1.5.2.4. Test a model
We can check the quality of the trained model by running
$ dp test -m graph-compress.pb -s ../00.data/validation_data -n 40 -d results
On the screen you see the information of the prediction errors of validation data
DEEPMD INFO # number of test data : 40
DEEPMD INFO Energy RMSE : 3.168050e-03 eV
DEEPMD INFO Energy RMSE/Natoms : 6.336099e-04 eV
DEEPMD INFO Force RMSE : 1.267645e-01 eV/A
DEEPMD INFO Virial RMSE : 2.494163e-01 eV
DEEPMD INFO Virial RMSE/Natoms : 4.988326e-02 eV
DEEPMD INFO # -----------------------------------------------
and it will output files named results.e.out and results.f.out in the current directory.
1.5.3. Run MD with LAMMPS
Now let’s switch to the lammps directory to check the necessary input files for running DeePMD with LAMMPS.
$ cd ../02.lmp
Firstly, we soft-link the output model in the training directory to the current directory
$ ln -s ../01.train/graph-compress.pb
Then we have three files
$ ls
conf.lmp graph-compress.pb in.lammps
where conf.lmp
gives the initial configuration of a gas phase methane MD simulation, and the file in.lammps
is the lammps input script. One may check in.lammps and finds that it is a rather standard LAMMPS input file for a MD simulation, with only two exception lines:
pair_style graph-compress.pb
pair_coeff * *
where the pair style deepmd is invoked and the model file graph-compress.pb
is provided, which means the atomic interaction will be computed by the DP model that is stored in the file graph-compress.pb.

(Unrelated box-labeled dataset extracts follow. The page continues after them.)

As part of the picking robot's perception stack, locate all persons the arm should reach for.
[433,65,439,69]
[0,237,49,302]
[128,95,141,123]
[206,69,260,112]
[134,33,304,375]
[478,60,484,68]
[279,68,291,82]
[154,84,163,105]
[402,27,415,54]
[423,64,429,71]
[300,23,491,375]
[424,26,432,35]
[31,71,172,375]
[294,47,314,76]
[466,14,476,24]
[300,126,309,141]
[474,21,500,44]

One may execute lammps in the standard way
$ lmp -i in.lammps
After waiting for a while, the MD simulation finishes, and the log.lammps and ch4.dump files are generated. They store thermodynamic information and the trajectory of the molecule, respectively. One may want to visualize the trajectory by, e.g. OVITO
$ ovito ch4.dump
to check the evolution of the molecular configuration.